## EXCERPTED TEXT
Smad7 mediated the invasion-promotion function of miR-367 in pancreatic cancer cells. (A) Migration and invasion assays of pancreatic cancer cells transfected with Smad7 siRNA. The expression level of Smad7 protein 24 h after transfection was evaluated by western blot analysis. The number of cells that passed through the membrane was counted in 10 fields under the × 20 objective lens, original magnification ( × 200). The results obtained from three independent experiments were presented as the mean±s.d. of values. (B) Migration and invasion assays of control vector-expressing and miR-367-expressing PANC1 cells transfected with a control vector or a Smad7-expressing vector that contained the entire coding sequence of Smad7 but lacked the 3′-UTR. The expression level of Smad7 protein was evaluated by western blot analysis. The number of cells that passed through the membrane was counted in 10 fields under the × 20 objective lens, original magnification ( × 200). The results obtained from three independent experiments were presented as the mean±s.d. of values. (C) Migration and invasion assays of PANC1 cells co-transfected with anti-miR-367 and siSmad7. Smad7 protein levels were evaluated by western blot analysis. The number of cells that invaded through the membrane was counted in 10 fields under the × 20 objective lens., original magnification, × 200. The results were presented as the mean±s.d. of values obtained from three independent experiments.

## RECORDED DATA
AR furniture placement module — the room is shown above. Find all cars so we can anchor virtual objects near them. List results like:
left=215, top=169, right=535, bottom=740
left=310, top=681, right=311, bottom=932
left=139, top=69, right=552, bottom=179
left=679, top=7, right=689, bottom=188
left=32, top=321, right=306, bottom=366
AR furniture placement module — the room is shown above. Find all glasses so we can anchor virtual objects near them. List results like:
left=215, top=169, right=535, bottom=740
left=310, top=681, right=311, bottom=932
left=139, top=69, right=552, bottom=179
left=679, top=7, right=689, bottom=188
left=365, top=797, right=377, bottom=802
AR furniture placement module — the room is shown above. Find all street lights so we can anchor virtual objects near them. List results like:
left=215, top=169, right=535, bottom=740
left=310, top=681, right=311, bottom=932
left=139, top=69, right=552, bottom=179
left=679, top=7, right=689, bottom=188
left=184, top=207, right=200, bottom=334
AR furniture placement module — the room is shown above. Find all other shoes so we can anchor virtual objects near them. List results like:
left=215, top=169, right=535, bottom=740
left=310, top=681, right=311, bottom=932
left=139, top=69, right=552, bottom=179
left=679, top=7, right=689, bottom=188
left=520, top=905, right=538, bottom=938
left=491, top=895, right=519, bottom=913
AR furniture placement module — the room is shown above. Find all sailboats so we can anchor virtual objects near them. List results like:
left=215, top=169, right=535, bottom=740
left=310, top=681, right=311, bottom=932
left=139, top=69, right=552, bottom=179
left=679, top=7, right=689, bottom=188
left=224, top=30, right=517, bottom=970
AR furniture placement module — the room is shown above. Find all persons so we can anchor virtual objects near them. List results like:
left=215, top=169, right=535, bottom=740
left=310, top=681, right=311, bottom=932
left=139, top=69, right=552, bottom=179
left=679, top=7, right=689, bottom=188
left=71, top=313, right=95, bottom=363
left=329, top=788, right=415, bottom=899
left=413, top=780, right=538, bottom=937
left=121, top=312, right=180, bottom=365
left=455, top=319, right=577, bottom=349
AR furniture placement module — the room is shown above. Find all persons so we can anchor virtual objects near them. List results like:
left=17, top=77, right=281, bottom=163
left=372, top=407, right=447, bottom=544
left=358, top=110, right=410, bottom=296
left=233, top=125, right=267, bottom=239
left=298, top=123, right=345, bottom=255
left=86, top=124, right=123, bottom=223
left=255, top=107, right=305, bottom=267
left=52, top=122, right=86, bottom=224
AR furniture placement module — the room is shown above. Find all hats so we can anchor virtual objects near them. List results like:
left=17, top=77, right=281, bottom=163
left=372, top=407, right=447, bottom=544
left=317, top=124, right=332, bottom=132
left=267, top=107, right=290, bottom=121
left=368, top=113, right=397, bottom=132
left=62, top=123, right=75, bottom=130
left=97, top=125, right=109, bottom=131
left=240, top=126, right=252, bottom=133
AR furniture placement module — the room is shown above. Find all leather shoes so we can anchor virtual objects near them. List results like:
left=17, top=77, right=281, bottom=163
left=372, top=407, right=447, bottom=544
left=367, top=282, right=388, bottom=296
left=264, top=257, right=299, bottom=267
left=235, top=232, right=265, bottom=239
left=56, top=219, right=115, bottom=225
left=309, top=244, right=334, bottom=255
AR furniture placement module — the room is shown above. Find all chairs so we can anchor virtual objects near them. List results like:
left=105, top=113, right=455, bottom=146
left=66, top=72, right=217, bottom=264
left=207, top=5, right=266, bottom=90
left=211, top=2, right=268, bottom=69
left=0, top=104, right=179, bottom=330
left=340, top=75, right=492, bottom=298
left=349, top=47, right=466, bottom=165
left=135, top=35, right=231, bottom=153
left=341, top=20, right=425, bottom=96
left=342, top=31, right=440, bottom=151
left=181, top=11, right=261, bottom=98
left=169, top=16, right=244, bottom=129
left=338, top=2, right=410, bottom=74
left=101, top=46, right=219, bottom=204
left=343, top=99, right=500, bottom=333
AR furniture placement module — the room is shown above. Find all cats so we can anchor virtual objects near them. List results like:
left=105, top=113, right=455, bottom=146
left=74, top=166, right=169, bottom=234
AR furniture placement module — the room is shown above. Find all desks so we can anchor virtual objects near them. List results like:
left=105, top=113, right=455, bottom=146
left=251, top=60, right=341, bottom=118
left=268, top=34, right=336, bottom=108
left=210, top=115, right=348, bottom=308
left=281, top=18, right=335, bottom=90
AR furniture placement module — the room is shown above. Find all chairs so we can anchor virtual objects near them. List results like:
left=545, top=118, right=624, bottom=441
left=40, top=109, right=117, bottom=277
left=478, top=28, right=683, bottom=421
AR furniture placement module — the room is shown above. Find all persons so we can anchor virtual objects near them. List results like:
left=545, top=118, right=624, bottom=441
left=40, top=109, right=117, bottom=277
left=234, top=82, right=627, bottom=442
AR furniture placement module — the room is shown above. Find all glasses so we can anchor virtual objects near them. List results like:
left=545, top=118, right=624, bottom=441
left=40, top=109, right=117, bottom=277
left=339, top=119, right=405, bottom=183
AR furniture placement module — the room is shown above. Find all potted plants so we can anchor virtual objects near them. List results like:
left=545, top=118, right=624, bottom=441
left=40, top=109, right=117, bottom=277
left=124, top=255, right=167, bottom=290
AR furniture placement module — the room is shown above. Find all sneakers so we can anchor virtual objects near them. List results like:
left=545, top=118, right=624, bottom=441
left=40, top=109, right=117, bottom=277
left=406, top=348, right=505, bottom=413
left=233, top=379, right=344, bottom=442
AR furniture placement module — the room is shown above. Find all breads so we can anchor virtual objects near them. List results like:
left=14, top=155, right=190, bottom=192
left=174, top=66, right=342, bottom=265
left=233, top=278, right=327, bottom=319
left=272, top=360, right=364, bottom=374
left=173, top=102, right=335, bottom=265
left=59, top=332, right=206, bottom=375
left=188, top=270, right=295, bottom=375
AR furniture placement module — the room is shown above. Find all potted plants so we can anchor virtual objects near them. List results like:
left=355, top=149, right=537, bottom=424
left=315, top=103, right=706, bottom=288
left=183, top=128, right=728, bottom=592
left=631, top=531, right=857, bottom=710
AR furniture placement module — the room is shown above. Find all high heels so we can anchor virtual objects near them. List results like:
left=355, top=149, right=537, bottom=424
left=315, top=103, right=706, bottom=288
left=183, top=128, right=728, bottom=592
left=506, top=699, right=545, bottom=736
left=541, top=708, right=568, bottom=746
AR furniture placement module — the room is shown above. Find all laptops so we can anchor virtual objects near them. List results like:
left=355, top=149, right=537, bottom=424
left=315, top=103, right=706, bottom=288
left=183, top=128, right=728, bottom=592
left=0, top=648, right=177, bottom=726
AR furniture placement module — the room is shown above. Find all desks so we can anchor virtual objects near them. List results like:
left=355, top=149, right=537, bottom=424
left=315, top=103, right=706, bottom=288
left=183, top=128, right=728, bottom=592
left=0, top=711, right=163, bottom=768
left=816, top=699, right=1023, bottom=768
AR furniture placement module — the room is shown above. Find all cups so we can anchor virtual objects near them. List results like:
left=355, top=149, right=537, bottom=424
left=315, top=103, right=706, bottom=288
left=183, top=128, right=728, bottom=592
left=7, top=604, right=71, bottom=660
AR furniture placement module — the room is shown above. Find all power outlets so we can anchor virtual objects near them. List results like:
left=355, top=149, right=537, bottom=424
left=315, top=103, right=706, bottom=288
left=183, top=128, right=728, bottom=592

## PROBLEM DETAILS
Decide whether each statement agrees with the figure legend on Smad7 and miR-367, answering yes or no and quoting the words that settle it.
1. The Smad7-expressing vector in panel B lacked the 3′-UTR.
2. In panel A, Smad7 protein was measured 48 h after transfection.
3. The results come from five independent experiments.
You can ignore the listing.

## SOLUTION TO THIS EXERCISE
1. Yes: "contained the entire coding sequence of Smad7 but lacked the 3′-UTR"
2. No: "24 h after transfection"
3. No: "three independent experiments"